Records provided »
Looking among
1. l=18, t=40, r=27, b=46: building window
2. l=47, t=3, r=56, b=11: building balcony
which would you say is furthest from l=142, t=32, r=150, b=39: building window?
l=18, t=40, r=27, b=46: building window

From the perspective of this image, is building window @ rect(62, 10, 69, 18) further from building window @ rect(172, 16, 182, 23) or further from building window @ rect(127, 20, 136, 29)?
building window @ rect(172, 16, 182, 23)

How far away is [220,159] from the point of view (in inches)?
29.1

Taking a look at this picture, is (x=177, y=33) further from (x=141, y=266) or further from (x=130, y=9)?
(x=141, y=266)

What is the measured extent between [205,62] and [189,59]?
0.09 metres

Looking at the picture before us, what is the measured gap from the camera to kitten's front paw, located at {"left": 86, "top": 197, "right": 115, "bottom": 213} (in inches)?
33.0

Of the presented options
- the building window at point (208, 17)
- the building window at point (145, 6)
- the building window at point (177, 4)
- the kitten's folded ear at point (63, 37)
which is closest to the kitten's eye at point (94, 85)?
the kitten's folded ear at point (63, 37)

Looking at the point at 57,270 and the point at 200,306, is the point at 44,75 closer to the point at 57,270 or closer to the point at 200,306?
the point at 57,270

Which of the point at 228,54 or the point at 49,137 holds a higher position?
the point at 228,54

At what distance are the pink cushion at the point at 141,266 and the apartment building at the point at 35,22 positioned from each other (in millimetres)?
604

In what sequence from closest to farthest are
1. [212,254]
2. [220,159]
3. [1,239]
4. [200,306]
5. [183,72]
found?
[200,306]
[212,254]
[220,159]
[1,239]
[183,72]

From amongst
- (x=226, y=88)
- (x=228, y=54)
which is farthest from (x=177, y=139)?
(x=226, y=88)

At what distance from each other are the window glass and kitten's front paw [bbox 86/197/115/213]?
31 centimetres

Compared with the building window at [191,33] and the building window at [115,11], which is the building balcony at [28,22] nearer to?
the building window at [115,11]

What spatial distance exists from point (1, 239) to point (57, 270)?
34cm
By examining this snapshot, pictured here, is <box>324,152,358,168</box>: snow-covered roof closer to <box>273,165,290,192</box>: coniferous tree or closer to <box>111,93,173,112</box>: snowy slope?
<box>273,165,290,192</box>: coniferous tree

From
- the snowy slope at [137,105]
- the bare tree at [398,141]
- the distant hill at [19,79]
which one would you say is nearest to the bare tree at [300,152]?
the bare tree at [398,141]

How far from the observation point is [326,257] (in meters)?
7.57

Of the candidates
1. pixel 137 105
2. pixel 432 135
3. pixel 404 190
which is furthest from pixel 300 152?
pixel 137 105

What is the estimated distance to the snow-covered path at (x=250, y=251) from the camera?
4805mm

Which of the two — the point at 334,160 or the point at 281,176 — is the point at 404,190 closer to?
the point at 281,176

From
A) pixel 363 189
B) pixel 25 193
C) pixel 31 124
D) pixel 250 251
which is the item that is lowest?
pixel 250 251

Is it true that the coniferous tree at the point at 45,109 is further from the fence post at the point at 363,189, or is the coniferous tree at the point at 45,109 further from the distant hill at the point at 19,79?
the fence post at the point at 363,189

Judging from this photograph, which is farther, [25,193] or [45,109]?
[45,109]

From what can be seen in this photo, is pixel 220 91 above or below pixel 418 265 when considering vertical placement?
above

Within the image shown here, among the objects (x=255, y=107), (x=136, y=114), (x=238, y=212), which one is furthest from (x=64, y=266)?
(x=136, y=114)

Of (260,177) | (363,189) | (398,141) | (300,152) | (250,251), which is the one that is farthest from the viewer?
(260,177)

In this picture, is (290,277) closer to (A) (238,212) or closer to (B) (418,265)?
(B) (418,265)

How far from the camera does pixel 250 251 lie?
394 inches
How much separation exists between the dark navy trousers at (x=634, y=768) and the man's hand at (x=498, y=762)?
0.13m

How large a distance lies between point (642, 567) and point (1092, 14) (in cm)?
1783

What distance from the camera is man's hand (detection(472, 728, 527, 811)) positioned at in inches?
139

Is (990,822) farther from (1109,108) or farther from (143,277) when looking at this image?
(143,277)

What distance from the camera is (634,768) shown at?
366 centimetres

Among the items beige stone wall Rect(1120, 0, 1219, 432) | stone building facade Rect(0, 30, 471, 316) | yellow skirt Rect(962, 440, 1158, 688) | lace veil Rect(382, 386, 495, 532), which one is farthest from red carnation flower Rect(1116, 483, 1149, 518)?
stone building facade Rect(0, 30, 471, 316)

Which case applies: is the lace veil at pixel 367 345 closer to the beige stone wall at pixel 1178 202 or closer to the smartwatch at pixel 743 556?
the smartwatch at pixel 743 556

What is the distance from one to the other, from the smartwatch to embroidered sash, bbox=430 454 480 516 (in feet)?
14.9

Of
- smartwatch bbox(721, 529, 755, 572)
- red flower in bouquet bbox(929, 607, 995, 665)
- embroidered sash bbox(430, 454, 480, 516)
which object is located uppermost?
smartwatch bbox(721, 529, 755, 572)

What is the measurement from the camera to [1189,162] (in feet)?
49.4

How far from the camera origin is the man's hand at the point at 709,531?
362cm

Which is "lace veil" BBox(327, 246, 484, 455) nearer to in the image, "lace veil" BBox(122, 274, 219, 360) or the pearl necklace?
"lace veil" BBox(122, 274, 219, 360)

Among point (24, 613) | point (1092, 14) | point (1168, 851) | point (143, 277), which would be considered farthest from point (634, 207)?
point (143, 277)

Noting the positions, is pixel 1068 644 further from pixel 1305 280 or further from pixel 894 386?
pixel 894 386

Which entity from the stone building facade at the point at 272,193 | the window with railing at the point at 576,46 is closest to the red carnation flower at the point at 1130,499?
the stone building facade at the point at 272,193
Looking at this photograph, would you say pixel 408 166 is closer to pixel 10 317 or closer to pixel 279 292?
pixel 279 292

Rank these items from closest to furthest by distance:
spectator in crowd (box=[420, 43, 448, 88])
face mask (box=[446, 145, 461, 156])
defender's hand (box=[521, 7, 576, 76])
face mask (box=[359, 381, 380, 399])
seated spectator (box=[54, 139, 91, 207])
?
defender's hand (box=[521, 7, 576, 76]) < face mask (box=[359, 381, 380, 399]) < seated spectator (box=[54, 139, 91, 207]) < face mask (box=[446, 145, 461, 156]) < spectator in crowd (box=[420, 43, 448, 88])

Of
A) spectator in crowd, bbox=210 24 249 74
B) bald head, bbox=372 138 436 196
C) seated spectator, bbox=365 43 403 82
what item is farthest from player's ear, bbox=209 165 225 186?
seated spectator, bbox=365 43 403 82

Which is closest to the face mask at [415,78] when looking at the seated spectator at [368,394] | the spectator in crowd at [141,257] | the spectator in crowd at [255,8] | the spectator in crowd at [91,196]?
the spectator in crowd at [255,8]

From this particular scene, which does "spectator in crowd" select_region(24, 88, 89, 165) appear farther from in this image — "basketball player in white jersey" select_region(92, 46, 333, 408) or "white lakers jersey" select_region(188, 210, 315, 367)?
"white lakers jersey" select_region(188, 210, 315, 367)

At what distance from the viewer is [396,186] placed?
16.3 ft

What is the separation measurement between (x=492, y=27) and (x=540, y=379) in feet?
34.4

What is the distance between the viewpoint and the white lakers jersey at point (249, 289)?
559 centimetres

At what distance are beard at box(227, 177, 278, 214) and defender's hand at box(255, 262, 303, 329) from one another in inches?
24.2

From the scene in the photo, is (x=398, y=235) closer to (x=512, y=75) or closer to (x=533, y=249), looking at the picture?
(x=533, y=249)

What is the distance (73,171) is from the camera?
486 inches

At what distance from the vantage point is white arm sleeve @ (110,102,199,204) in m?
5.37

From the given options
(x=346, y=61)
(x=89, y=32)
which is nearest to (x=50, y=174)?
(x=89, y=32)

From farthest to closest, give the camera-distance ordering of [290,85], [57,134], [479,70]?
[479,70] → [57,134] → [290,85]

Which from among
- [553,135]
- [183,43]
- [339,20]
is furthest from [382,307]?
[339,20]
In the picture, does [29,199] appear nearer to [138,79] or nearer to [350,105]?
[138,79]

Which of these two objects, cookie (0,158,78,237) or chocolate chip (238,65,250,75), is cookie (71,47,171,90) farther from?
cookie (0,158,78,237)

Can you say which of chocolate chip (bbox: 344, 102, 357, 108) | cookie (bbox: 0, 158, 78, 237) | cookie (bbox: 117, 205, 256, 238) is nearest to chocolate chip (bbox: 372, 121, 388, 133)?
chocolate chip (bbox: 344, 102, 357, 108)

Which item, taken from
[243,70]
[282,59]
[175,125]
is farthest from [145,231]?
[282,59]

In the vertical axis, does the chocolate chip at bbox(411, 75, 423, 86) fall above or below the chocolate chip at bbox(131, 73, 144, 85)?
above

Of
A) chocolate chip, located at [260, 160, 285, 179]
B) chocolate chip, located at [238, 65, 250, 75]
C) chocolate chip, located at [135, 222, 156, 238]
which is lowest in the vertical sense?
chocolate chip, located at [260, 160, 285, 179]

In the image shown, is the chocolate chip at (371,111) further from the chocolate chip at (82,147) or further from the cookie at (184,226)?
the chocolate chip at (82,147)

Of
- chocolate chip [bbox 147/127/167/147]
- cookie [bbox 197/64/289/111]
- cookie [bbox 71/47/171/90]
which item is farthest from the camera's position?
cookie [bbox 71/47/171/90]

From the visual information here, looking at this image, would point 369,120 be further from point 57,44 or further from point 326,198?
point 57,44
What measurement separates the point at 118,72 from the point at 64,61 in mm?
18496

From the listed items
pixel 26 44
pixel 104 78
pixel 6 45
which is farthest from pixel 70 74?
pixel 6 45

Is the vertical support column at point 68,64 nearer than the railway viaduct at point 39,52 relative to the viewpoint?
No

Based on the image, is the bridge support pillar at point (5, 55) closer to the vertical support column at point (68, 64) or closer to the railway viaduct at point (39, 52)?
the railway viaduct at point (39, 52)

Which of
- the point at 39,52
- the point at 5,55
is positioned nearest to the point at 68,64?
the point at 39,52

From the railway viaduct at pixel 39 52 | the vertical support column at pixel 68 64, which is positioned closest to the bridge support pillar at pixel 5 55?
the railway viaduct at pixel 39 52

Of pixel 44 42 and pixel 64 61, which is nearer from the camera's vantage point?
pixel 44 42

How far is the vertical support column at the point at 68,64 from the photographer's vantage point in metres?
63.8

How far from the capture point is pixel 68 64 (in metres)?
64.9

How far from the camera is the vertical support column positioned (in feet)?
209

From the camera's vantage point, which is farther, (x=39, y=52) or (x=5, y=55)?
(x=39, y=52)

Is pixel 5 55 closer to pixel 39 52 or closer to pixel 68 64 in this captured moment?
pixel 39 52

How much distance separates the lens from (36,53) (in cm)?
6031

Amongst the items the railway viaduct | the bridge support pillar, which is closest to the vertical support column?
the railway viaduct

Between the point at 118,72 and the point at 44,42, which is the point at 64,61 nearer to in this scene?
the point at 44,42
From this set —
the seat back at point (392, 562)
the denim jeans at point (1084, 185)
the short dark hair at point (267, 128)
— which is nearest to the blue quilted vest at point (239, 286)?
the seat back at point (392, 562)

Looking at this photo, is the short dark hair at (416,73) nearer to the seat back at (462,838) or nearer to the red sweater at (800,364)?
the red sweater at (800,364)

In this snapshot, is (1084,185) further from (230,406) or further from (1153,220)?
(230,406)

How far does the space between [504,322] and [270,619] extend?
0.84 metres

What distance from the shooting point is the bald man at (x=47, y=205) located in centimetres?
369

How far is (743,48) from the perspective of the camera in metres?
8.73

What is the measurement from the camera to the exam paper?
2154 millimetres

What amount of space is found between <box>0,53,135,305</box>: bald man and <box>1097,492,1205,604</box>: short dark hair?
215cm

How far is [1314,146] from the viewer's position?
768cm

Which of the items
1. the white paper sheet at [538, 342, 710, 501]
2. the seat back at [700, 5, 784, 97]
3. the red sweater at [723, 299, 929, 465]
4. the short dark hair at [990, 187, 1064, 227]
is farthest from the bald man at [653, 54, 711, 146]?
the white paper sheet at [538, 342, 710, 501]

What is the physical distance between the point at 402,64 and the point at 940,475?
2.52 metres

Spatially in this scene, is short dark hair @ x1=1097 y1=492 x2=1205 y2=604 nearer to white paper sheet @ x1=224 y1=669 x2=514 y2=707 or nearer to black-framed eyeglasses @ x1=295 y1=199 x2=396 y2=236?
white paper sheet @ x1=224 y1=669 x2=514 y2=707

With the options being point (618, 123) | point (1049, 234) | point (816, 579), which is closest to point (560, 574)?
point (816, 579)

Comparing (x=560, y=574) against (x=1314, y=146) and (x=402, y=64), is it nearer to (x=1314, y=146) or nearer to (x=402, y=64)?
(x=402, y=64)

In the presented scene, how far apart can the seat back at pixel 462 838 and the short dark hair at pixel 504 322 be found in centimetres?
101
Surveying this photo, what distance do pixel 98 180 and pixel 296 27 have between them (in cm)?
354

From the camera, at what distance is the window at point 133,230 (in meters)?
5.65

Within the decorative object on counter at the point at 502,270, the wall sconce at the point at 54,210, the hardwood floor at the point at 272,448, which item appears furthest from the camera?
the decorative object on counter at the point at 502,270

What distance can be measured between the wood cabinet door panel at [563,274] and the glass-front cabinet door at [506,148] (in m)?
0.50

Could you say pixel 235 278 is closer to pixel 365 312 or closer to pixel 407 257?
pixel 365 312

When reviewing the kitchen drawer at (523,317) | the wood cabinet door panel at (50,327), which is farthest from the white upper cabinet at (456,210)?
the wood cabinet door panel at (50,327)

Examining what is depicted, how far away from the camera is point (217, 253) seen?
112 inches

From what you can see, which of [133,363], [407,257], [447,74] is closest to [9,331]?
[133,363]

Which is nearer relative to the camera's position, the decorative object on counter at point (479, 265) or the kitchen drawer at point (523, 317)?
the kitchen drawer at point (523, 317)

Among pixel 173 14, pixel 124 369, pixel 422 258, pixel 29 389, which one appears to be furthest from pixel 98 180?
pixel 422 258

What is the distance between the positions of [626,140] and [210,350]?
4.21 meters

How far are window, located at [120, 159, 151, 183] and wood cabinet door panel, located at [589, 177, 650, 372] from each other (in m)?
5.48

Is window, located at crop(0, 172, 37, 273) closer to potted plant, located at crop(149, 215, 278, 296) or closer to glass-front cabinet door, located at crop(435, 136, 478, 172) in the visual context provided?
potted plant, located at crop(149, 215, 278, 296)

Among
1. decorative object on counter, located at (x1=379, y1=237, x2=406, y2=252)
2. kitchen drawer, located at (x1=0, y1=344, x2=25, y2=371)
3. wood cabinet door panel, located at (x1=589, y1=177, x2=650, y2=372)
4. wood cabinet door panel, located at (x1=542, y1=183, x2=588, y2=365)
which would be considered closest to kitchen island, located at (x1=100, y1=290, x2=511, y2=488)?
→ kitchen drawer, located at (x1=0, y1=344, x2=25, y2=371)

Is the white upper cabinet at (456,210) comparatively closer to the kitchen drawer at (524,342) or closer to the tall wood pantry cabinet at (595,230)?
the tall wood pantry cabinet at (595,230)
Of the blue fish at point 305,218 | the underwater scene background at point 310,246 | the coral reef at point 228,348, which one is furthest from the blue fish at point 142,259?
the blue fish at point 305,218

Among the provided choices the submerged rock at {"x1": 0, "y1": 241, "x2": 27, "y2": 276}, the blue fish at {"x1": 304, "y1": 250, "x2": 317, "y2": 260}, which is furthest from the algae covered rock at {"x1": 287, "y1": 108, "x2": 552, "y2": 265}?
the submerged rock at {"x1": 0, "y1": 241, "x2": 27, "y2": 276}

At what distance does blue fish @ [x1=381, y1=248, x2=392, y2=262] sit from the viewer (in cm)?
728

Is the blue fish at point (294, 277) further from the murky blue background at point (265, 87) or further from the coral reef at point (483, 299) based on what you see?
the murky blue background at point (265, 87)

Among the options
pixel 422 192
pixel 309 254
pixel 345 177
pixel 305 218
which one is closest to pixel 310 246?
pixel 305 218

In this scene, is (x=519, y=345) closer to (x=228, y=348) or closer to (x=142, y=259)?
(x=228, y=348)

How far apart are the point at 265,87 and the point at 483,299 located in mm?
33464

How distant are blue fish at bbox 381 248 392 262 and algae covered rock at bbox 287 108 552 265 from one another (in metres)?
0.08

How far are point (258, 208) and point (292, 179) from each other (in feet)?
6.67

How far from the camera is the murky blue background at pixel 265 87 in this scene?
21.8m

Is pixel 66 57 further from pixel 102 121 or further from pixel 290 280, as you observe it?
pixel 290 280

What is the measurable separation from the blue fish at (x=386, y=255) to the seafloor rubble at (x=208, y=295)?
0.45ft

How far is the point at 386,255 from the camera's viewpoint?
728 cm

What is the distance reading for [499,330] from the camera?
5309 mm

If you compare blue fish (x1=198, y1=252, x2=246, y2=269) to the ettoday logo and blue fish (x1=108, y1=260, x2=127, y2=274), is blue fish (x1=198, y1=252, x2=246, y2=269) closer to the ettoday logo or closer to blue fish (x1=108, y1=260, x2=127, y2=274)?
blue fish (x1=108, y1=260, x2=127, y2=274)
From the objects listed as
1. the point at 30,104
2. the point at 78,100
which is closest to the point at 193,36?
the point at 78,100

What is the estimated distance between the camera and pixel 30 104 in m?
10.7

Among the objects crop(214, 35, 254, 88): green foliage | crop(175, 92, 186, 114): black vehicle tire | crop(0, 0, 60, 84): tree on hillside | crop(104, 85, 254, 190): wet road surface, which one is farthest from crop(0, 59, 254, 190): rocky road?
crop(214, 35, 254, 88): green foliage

Prompt » Return only the lines running from the line with "From the objects listed as" to the last line of the records, both included, exactly as written.

Task result »
From the objects listed as
1. the point at 30,104
2. the point at 78,100
which is closest to the point at 193,36?
the point at 78,100

What is the estimated distance between the camera and pixel 30 104 in m?
10.7

Among the objects crop(214, 35, 254, 88): green foliage | crop(175, 92, 186, 114): black vehicle tire | crop(0, 0, 60, 84): tree on hillside | crop(104, 85, 254, 190): wet road surface, which one is farthest from crop(0, 59, 254, 190): rocky road?
crop(214, 35, 254, 88): green foliage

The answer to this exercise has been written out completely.